After a four-month battle, American-backed forces in Syria captured Raqqa on Oct. 17, taking back a city that was the center of power for Islamic State’s “caliphate” since 2014. While the victory was a military one, the real heroes may be the Muslim civilians forced to live under the harsh rule of Islamic State (ISIS) but who silently withheld support. Many never bought into the ISIS notion that religious belief can be enforced, and that violence can triumph over individual conscience.
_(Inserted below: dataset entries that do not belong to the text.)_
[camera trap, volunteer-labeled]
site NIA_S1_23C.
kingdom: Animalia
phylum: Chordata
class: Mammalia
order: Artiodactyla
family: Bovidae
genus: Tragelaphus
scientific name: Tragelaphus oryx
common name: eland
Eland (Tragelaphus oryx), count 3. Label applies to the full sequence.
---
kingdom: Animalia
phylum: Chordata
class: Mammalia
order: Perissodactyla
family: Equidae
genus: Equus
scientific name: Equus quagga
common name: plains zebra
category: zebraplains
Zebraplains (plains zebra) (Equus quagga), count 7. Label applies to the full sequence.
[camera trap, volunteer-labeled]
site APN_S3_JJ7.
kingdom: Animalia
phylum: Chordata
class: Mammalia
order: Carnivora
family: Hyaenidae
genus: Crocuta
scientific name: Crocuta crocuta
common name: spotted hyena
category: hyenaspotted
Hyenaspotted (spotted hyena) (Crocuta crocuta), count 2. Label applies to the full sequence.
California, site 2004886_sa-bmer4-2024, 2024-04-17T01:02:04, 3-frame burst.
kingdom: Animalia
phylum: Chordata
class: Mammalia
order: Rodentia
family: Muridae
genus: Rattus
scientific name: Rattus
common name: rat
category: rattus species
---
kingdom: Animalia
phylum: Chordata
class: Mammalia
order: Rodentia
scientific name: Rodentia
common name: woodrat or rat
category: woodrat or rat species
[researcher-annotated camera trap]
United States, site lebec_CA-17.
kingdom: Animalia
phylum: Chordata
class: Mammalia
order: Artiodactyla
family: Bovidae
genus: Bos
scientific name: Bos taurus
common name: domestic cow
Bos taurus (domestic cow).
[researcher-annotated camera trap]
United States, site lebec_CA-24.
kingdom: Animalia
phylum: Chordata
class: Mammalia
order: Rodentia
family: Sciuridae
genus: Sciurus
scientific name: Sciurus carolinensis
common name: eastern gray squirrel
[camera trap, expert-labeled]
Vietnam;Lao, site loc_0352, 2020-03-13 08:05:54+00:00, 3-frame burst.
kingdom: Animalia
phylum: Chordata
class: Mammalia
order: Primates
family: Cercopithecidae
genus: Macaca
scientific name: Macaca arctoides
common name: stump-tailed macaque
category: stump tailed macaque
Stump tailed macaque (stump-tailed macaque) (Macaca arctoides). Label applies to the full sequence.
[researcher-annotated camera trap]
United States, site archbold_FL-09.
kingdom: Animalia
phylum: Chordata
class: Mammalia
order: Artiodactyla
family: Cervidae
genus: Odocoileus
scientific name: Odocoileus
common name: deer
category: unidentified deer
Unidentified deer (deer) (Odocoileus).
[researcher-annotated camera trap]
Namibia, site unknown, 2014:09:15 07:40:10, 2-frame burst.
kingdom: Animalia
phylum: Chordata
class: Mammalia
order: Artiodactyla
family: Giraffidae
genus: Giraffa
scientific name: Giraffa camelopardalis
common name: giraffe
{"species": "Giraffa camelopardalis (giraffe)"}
In fact, one of the best “weapons” used to help liberate ISIS-controlled cities in Syria, Iraq, and Libya over the past two years has been media interviews with Muslims who experienced the group’s brutality. Their tales have been so damaging to the ISIS propaganda machine that the group released an audio clip in September with this command from its leader, Abu Bakr al-Baghdadi:

“Behold, soldiers of Islam and supporters of the Caliphate everywhere!... Make the centers of information of those infidels your targets.”

Despite Mr. Baghdadi’s call to censor the truth about ISIS, journalists will now start to interview many of the 200,000 people who lived in Raqqa, a city on the banks of the Euphrates River. Their stories of quiet defiance, like the stories that came out after the liberation of Mosul and Fallujah in Iraq, will no doubt resonate in the few remaining ISIS-controlled areas.

Another theocracy long ruled by the power of the gun is also collapsing. The militant Palestinian group Hamas in the Gaza Strip has lost so much support because of its misrule that it agreed in early October to let the Palestinian Authority in the West Bank take over control of civilian functions in Gaza.

The lesson from the slow demise of both ISIS and Hamas is that people will not easily give up their liberty of religious belief, or their understanding that God speaks to each individual and not only to a select few. The real liberation of Raqqa took shape in the thoughts of its residents, long before anti-ISIS soldiers entered the city.